Most of the brushes began with snippets of code from “Getting Started with Processing” by Casey Reas & Ben Fry. The Processing sketches are available to download on Github.  

Candy cane brush.

The candy cane brush rotates a cross-section of candy cane as it draws to create the signature spiral. We created the candy cane cross-section graphic in svg format so that it can scale up or down without losing resolution. The candy svg rotates along the path drawn by the mouse.

Left: Candy cane brush looking jaggy. Right: All smoothed out with the lerp() function.

The initial code resulted in a very stepped and coarse stroke; drawing the candy svg once per frame was not nearly frequent enough to yield a smooth form. The lerp() function, or linear interpolation, solved that issue. Lerping draws a bunch of extra candy svgs between the mouse position at the previous frame and the mouse position at the current frame, smoothing out the stroke.

We optimized this brush specifically for use in calligraphy and lettering. Easing causes the brushstroke to lag behind the position of the cursor, creating more fluid motion. Linking the rotation of the candy cross-section to the cursor movement keeps the spiral even and consistent, no matter the speed of the brushstroke.

Ribbon brush.

The ribbon brush is the simplest of the set. It is composed of two diagonal lines in slightly different shades of a color positioned next to one another. Drawing in one direction reveals color A and in the other reveals color B.

Fir tree brush.

The fir tree brush looks complex, but has a simple foundation. At its core is a segmented line that forms the branch as you draw. Elongated ellipses, angled tangentially to the right and left of branch, serve as the needles. Adding some randomness to the needle color, length, and angle make the tree branch look more organic.

The bushiness of the branch is connected to the drawing speed; the needles are longer and branch is thicker when the cursor moves more quickly.

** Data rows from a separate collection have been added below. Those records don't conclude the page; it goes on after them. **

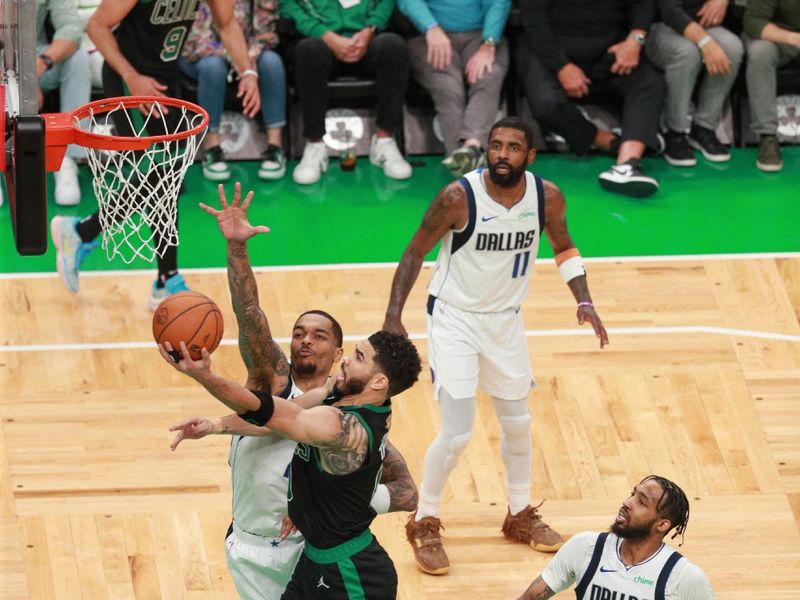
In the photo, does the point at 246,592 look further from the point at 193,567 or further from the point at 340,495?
the point at 193,567

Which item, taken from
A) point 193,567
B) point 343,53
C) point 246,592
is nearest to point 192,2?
point 343,53

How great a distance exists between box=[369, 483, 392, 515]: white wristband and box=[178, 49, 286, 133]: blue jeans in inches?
188

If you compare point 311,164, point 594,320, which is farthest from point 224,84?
point 594,320

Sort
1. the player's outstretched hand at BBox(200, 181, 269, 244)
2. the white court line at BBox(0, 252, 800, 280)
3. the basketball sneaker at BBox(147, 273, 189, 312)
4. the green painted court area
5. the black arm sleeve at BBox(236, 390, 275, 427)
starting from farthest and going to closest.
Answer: the green painted court area → the white court line at BBox(0, 252, 800, 280) → the basketball sneaker at BBox(147, 273, 189, 312) → the player's outstretched hand at BBox(200, 181, 269, 244) → the black arm sleeve at BBox(236, 390, 275, 427)

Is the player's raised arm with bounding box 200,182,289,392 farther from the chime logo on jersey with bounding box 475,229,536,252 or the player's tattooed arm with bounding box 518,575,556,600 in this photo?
the chime logo on jersey with bounding box 475,229,536,252

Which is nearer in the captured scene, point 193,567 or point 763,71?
point 193,567

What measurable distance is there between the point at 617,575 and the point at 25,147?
2.69 m

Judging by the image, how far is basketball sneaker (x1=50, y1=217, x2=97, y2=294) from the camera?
9.34 m

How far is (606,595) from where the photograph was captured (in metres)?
6.07

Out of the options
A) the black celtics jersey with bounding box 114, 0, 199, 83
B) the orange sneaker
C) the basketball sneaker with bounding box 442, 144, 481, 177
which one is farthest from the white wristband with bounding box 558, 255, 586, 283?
the basketball sneaker with bounding box 442, 144, 481, 177

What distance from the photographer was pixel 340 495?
5.68 m

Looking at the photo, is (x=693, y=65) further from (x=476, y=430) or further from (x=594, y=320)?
(x=594, y=320)

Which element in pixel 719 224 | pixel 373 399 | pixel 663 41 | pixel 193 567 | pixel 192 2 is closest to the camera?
pixel 373 399

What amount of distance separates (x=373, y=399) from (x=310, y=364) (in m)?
0.48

TIP: Code up your color palette to make it easy to swap out colors. We stored our color palette as color variables at the beginning of each sketch:

With the toolkit of holiday brushes assembled, it was time to bring everything together. We started by sketching out the poster design on paper, keeping in mind the character and quirks of each brush we planned to use.

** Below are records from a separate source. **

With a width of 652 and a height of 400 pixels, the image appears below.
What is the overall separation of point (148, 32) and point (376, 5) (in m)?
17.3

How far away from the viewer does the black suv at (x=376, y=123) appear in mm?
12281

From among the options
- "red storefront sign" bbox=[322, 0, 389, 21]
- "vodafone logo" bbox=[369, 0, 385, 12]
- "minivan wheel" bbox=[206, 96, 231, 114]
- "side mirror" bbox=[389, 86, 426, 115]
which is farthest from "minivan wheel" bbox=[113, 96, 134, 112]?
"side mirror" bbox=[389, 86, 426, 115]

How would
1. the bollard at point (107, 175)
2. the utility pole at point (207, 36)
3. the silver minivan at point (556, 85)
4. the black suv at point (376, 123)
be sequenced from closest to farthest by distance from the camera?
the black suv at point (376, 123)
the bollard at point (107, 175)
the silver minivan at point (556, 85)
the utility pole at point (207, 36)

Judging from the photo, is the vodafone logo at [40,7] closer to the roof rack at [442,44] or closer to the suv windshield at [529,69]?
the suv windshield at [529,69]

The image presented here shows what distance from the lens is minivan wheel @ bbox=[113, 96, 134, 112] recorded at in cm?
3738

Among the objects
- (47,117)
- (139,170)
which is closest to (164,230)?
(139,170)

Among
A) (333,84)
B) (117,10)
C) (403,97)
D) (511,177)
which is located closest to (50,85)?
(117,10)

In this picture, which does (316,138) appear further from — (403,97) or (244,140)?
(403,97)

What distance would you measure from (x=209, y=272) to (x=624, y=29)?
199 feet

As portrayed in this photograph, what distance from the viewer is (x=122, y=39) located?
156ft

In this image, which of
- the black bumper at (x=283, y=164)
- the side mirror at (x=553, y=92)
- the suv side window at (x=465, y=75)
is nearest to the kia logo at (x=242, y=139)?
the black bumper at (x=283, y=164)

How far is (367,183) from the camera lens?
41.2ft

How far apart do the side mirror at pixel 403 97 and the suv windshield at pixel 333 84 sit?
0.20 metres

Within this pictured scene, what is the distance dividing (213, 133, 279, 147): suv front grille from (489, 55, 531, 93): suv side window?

We scanned the drawing and placed it in the background of each Processing sketch as a guide. Using the sketch as a guide ensured that all the different pieces would fit together in the final composition. 

The images created in Processing needed to have super hi-resolution for poster printing. Exporting them in PDF format meant that all of the programmatic and vector-based elements in the sketches would remain scalable. We used the PDF Export library, putting the beginRecord() function after the image() function in the code so that the background image was not saved out in the pdf.

Adding a bit of shading in Photoshop to make it pop.

All of the separate pieces exported from the Processing sketches came together in Photoshop. Some programmatic confetti helped to draw the eye through the piece and a bit of manual shading added depth. Et violà!

"The future ain't what it used to be." -Yogi Berra

Thanks for reading about our process. We hope you enjoy playing around with the Processing sketches. Happy New Year from the Sosos!